Summarize the passage below about an OSU physics graduate and an OSU marine biology professor in two sentences.

▶ [DOCUMENT PASSAGE]:
BEGIN
An asteroid more than a half-mile in diameter is on a collision course with the Earth. How do we avoid disaster?
J.C. Sanders, a June 2006 OSU University Honors College physics graduate from Roseburg, Ore., spent last summer on an internship with top scientists at the Lawrence Livermore National Laboratory in California looking for a solution to that not-so-impossible scenario.
The answer may well be to use a nuclear device to deflect the object, slow it down or speed it up so it misses the Earth. Using computer models, J.C. worked with the scientists on such issues as when and where to detonate the bombs for maximum effect against different types of space objects.
J.C.’s work was so well received that he was invited to the Livermore lab for another internship this summer to work on alternative propulsion systems for interplanetary travel.
And, proving that an OSU education really is hands-on, J.C. also did an internship at Los Alamos National Laboratory working on a fusion research simulation project two years ago.
J.C. says being in the Honors College was a real plus in his OSU education. “You interact with professors in a different way than in a normal class. There’s more discussion and study of ideas in honors classes,” he says.
Next on J.C.’s agenda is graduate work in physics at the University of Texas in Austin.
Jane Lubchenco says there is no longer any doubt that global warming threatens the planet, and it’s time to do something about it.
A vast majority of scientists agree that global warming caused by human-generated greenhouse gases is a serious threat to civilization and the Earth’s natural ecosystems.
A recent scientific study reports that many of the ecosystem services that support life on the planet are being degraded in a manner that could lead to significant harmful consequences over the next 50 years.
“What has become clear is that if society wants to avoid future disasters, it should do two things: prevent even greater disruption to the climate system and prepare for the climate changes already set in motion,” says Jane Lubchenco, Wayne and Gladys Valley Professor of Marine Biology and Distinguished Professor of Zoology at OSU, and an expert on issues related to global warming.
“The evidence is overwhelming that even simple changes can be a big help and have a huge cumulative impact,” Lubchenco says. “If every American switched just three light bulbs to compact fluorescent bulbs, it would be the equivalent of taking 3.5 million cars off the road. If everyone switched to a car with five miles-per-gallon better mileage, that would be equal to taking another 150 million automobiles off the roads. Individual actions add up to big changes.”
Lubchenco says the oceans also are being critically affected by the changes. Events of the past year, including disrupted fisheries, torrential rains and catastrophic hurricanes, are consistent with what scientists expect as a result of global warming, Lubchenco says.
The American Association for the Advancement of Science recently honored Lubchenco with its Public Understanding of Science Award for her role in encouraging scientists to promote “an open dialogue on issues affecting all our lives.”
Lubchenco has been instrumental in the foundation of three major initiatives to increase science communication. They are:
The Aldo Leopold Leadership Program, begun at OSU in 1998 to train academic environmental scientists to become more effective communicators and leaders
COMPASS, the Communication Partnership for Science and the Sea, a collaborative effort to communicate marine conservation science to resource users and managers, policy makers and the media
PISCO, the Partnership for Interdisciplinary Studies of Coastal Oceans, a four-university research, training, and outreach collaboration focused on the near-shore marine ecosystems of the Oregon, Washington and California coasts
“Earlier in my career I was like most researchers who just teach their students and publish their studies but don’t get involved much in the public arena,” Lubchenco said. “But I’ve come to realize that as scientists we have both an opportunity and an obligation to help more people understand and use science, which plays such a critical role in our lives.”
END
▶ [SUPPLIED RECORDS]:
BEGIN
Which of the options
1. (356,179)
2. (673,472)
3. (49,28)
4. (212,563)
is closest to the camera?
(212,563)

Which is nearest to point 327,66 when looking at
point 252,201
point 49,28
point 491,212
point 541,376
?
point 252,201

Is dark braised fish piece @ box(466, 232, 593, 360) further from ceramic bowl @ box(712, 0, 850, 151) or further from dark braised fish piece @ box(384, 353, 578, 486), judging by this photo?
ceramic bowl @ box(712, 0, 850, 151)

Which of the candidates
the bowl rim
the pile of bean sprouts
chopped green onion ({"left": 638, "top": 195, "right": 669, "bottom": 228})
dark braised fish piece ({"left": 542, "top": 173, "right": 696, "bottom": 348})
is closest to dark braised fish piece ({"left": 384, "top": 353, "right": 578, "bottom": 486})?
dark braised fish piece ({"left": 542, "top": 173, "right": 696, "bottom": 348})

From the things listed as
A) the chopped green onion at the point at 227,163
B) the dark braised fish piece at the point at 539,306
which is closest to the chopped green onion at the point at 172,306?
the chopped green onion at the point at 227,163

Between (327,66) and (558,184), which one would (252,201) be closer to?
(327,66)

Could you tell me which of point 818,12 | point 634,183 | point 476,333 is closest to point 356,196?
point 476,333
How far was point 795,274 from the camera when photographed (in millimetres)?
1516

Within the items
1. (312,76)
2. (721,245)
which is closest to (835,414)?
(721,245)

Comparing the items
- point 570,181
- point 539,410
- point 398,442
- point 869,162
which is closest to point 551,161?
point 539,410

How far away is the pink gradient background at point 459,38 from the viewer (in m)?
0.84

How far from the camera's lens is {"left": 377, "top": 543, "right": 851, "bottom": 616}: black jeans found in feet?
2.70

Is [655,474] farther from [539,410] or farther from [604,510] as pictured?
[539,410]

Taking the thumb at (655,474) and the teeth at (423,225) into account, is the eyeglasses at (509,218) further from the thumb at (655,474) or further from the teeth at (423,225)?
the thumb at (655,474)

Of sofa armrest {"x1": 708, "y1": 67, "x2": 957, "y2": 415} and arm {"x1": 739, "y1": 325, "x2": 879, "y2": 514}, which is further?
END
▶ [RESPONSE]: J.C. Sanders, an OSU Honors College physics graduate, spent a summer internship at the Lawrence Livermore National Laboratory using computer models to study how nuclear devices might deflect an asteroid headed for Earth, and he plans graduate work in physics at the University of Texas in Austin. Jane Lubchenco says global warming threatens the planet and that simple individual changes can add up to big impacts, and she has been honored for encouraging scientists to communicate with the public.